Los neumáticos silbaban. El hombre del dinero seguía dormido. El tipo de la perilla lo seguía mirando. Reacher supuso que ya tenía un plan. Se preguntaba cuán bueno sería ese plan. La jugada inteligente sería sacarle el sobre como un carterista, más o menos pronto, esconderlo bien, y después aspirar a bajarse del autobús tan pronto como se detuviera. Incluso si el hombre se despertaba cerca de la terminal, al principio iba a estar confundido. Quizás ni siquiera notaría que el sobre ya no estaba. No de inmediato. E incluso cuando lo hiciera. ¿Por qué iba a sacar conclusiones enseguida? Pensaría que el sobre se le había caído. Pasaría un minuto mirando en el asiento, y por debajo del asiento, y debajo del asiento de delante, porque le podría haber pegado una patada durmiendo. Solo después de todo eso empezaría a mirar alrededor, inquisitivamente. Momento para el cual el autobús estaría detenido y habría gente poniéndose de pie y bajando y subiendo. El pasillo estaría atascado. Un tipo podía escabullirse, ningún problema. Esa era la jugada inteligente. ¿El tipo lo sabía?
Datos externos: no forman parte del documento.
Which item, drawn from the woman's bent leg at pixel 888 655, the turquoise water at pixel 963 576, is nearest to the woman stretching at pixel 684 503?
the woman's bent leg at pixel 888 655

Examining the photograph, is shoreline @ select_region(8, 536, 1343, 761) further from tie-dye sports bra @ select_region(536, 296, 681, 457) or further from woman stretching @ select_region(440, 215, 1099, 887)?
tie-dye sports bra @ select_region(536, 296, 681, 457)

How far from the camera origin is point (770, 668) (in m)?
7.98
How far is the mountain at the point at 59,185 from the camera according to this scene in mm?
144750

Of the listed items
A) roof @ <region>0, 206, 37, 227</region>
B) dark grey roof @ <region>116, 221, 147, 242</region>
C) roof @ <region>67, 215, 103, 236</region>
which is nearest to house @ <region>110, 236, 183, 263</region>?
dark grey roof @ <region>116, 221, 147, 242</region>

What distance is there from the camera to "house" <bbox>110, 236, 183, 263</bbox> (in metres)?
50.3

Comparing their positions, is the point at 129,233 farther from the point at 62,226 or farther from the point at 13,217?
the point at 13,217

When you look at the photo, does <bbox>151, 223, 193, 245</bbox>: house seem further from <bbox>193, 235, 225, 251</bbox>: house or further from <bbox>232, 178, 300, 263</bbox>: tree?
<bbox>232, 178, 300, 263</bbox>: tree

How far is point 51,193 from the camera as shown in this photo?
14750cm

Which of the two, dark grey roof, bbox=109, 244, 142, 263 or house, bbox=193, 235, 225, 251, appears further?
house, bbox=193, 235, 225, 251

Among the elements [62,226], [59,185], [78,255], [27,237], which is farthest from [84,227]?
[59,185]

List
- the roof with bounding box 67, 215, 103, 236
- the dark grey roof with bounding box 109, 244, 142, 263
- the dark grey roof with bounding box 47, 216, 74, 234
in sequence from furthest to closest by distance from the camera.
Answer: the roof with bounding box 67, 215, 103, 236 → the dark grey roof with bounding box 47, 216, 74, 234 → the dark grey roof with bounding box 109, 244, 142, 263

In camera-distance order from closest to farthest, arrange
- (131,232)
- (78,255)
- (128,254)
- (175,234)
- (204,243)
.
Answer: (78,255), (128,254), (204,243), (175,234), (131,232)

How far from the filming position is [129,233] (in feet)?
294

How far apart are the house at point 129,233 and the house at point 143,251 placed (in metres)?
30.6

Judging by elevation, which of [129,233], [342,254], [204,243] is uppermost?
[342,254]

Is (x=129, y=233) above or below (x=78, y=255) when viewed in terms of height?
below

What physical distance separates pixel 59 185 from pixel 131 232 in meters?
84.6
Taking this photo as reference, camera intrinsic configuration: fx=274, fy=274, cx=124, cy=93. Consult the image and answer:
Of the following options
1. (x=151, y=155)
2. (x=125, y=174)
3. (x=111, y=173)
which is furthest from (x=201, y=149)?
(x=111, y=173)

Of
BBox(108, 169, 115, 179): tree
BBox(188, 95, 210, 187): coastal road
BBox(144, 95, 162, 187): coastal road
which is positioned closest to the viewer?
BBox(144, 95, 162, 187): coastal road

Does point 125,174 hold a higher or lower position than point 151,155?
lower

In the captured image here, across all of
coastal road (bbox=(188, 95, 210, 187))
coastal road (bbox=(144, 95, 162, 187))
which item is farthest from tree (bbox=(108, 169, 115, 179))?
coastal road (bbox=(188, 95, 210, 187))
Reacher nunca lo descubrió. El hombre del dinero se despertó demasiado pronto. El autobús aminoró la marcha, y después con un chirrido de frenos se detuvo en un semáforo, y la cabeza del hombre se sacudió hacia arriba, y pestañeó, y se tocó el bolsillo, y empujó el sobre más hacia dentro, donde nadie podía verlo. Reacher se apoyó en el respaldo del asiento. El tipo de la perilla se apoyó en el respaldo del asiento. El autobús siguió avanzando. Había terrenos a ambos lados, espolvoreados de verde pálido por la primavera. Después aparecieron las primeras parcelas comerciales, para equipamiento de campo, y automóviles domésticos, todo desplegado sobre enormes superficies, con cientos de máquinas relucientes alineadas debajo de banderas y banderines.

Después aparecieron parques empresariales, y un supermercado gigante de periferia. Después apareció la ciudad misma. Los cuatro carriles se redujeron a dos. De frente había edificios más altos. Pero el autobús se desvió a la izquierda y siguió por afuera, manteniendo una distancia amable por detrás de los distritos de altos ingresos, hasta que un kilómetro después llegó a la terminal. La primera parada del día. Reacher se quedó en su asiento. Su billete era válido hasta el final del recorrido. El hombre del dinero se puso de pie. Asintió más o menos para sí, y se subió los pantalones, y estiró hacia abajo su chaqueta. Todas las cosas que hace un viejo cuando está por bajar de un autobús. Pasó del asiento al pasillo y avanzó despacio. Ningún bolso. Solo él. Pelo canoso, chaqueta azul, un bolsillo lleno, un bolsillo vacío. El tipo de la perilla tuvo un nuevo plan. Le vino de repente. Reacher prácticamente pudo ver los engranajes girando en la parte de atrás de su cabeza. Salieron tres cerezas en fila. Una secuencia de conclusiones basada en una cadena de suposiciones. Las terminales de autobuses nunca estaban en la parte bonita de una ciudad. Las puertas de salida darían a calles baratas, las partes traseras de otros edificios, quizás terrenos baldíos, quizás aparcamientos con parquímetro. Habría esquinas ciegas y aceras vacías. Habría alguien de veintipico contra alguien de setenta y pico. Un golpe desde atrás.

Un robo simple. Pasaba todo el tiempo. ¿Cuán difícil podía ser? El tipo de la perilla saltó del asiento y avanzó deprisa por el pasillo, siguiendo al hombre del dinero a dos metros de distancia. Reacher se levantó y siguió a ambos.